**EXERCISE DETAILS:**
In the listing below, every line with the word "common" needs to be copied.

** WORKING DATA follows **

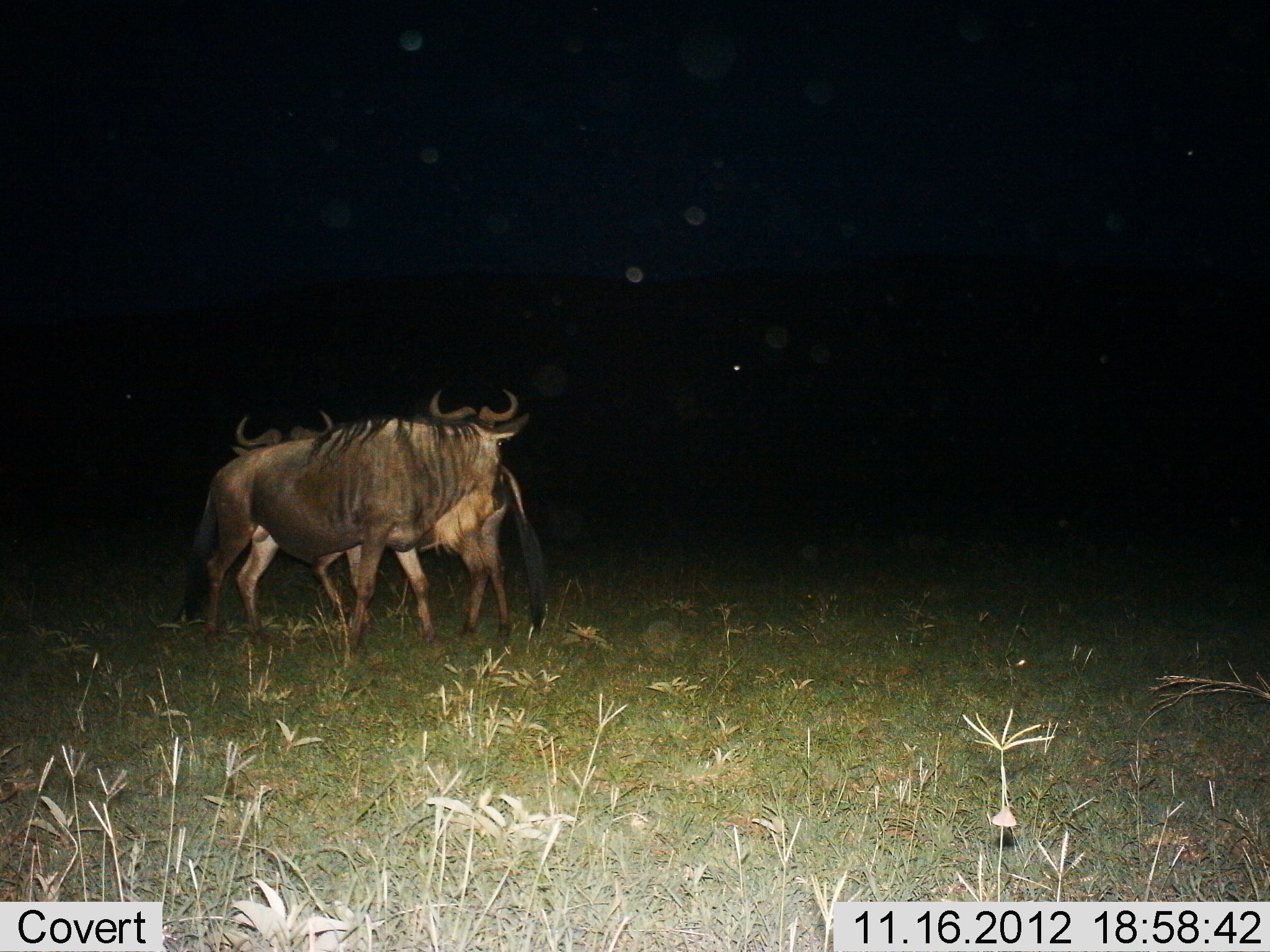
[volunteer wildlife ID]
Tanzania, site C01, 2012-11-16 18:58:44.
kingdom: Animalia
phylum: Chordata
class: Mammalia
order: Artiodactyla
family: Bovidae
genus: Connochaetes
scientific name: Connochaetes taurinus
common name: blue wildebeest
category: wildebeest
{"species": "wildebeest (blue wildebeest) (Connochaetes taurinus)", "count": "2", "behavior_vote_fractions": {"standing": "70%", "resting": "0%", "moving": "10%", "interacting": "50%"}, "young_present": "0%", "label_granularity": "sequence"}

** End of WORKING DATA **
** WORKING DATA follows **

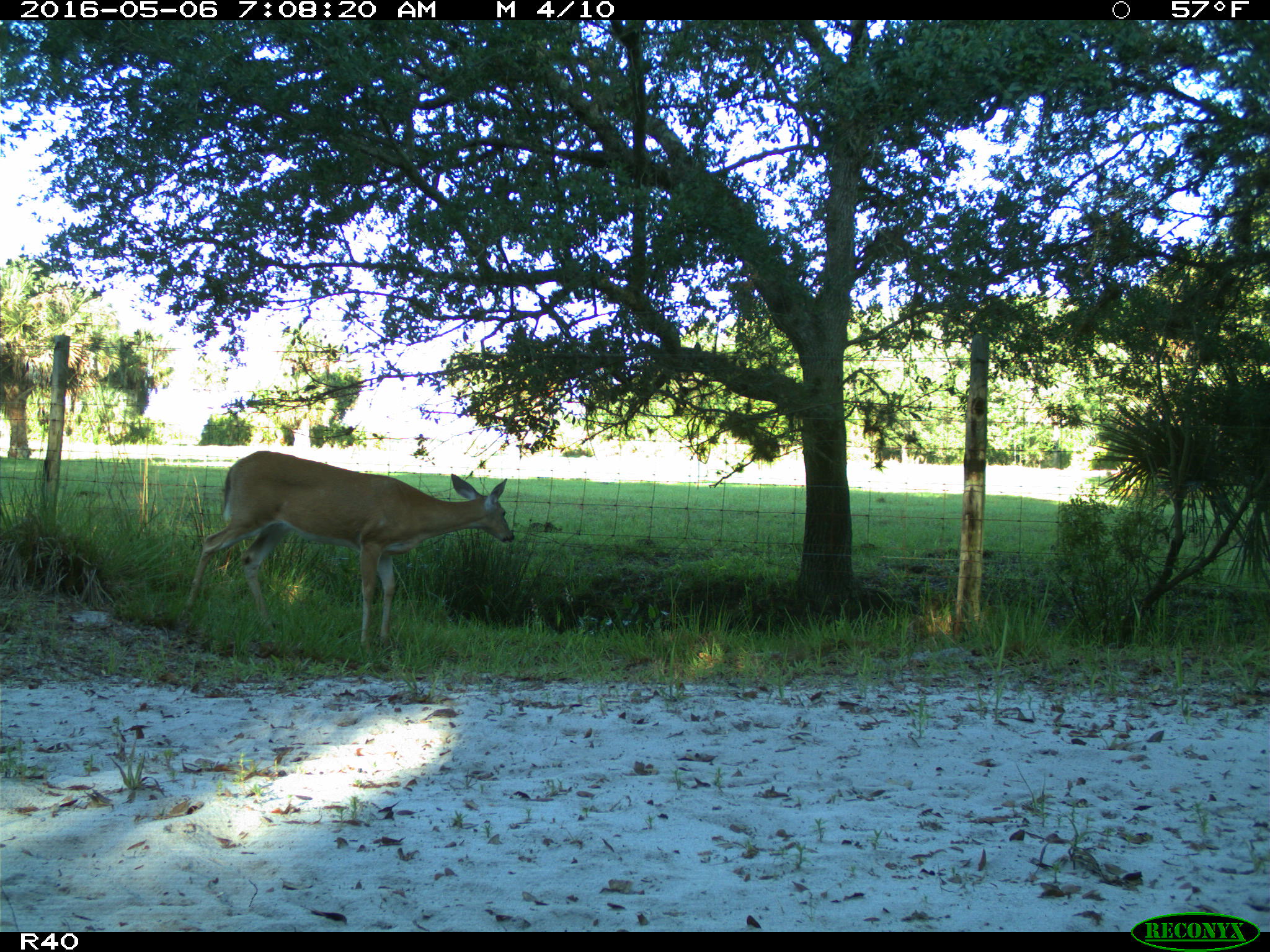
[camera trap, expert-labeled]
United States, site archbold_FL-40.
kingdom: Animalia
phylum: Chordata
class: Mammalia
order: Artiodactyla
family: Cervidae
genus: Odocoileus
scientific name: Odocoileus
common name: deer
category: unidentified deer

** End of WORKING DATA **
** WORKING DATA follows **

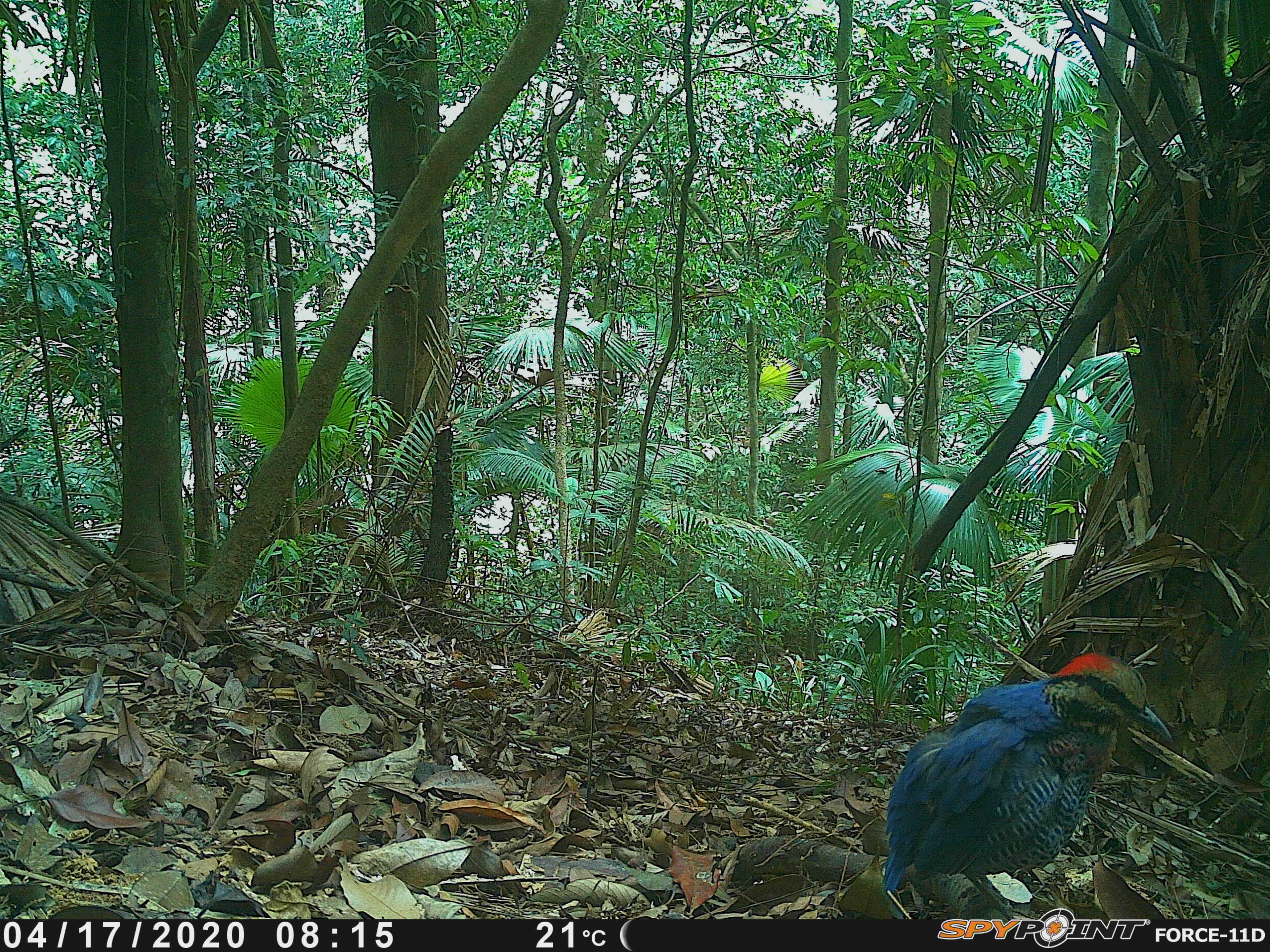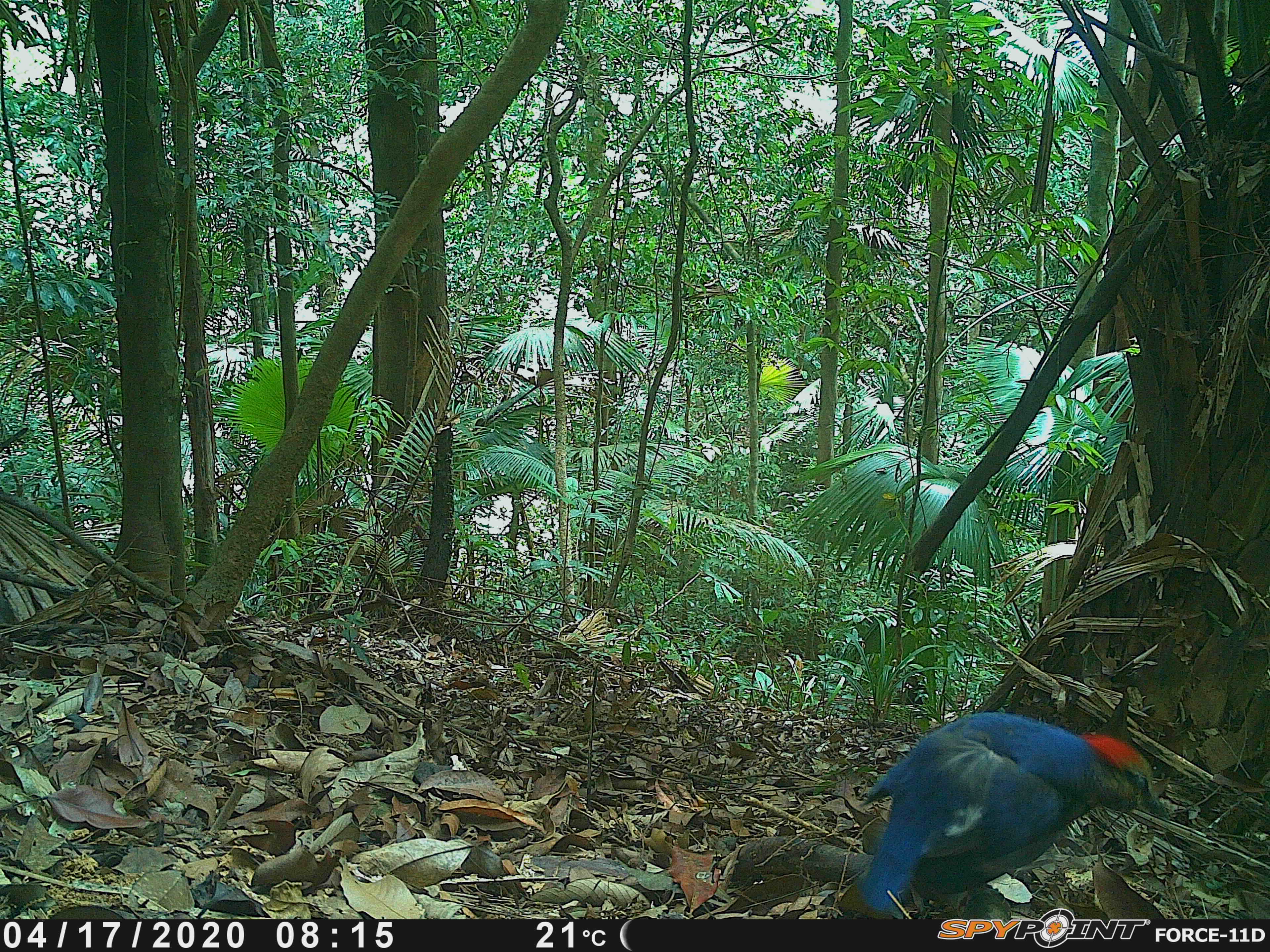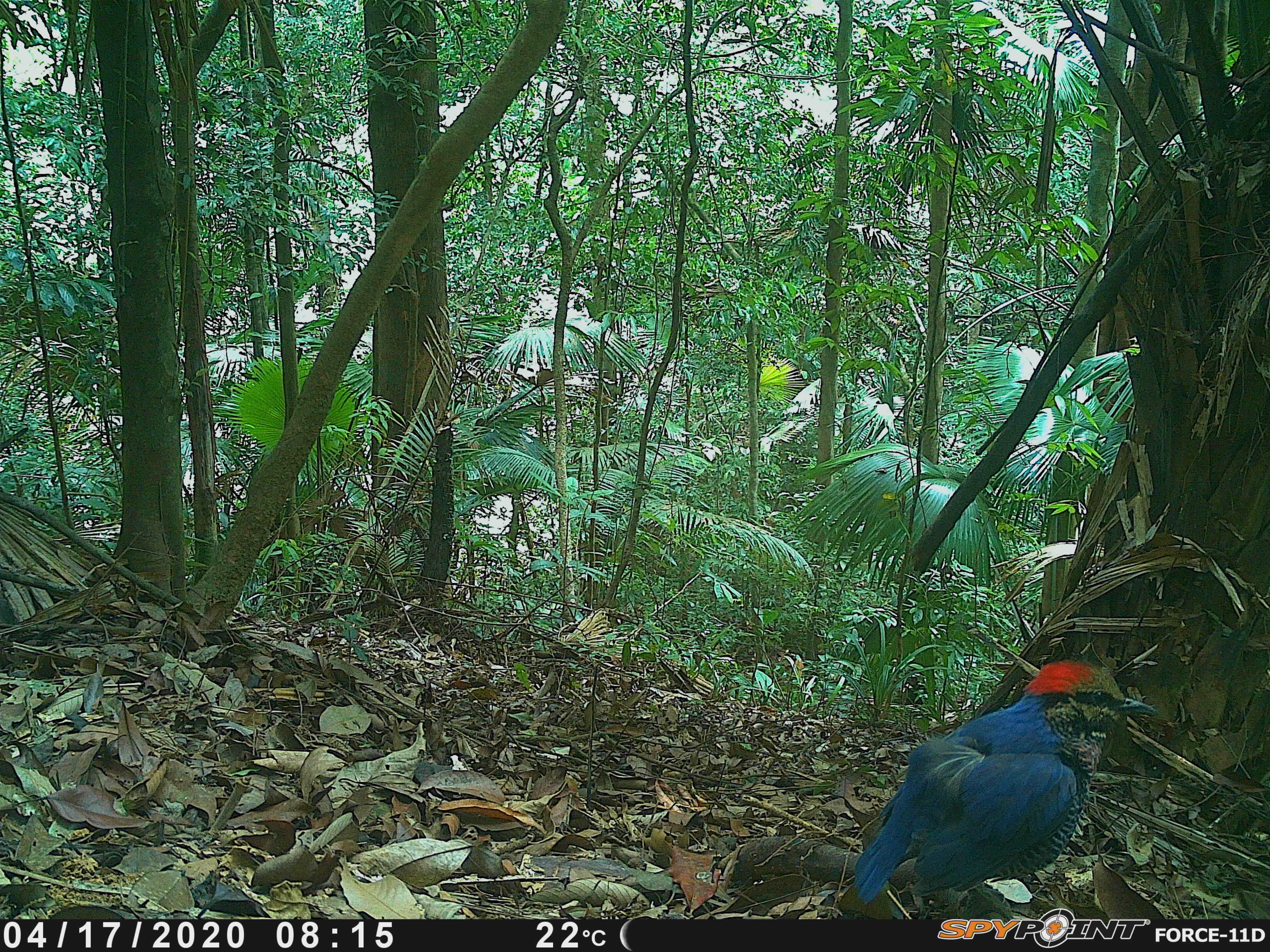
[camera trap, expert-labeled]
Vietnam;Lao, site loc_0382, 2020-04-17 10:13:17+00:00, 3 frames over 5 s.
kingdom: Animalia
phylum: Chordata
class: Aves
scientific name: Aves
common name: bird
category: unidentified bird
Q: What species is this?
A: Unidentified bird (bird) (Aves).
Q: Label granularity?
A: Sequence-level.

** End of WORKING DATA **

**WRITTEN ANSWER:**
common name: blue wildebeest
common name: deer
common name: bird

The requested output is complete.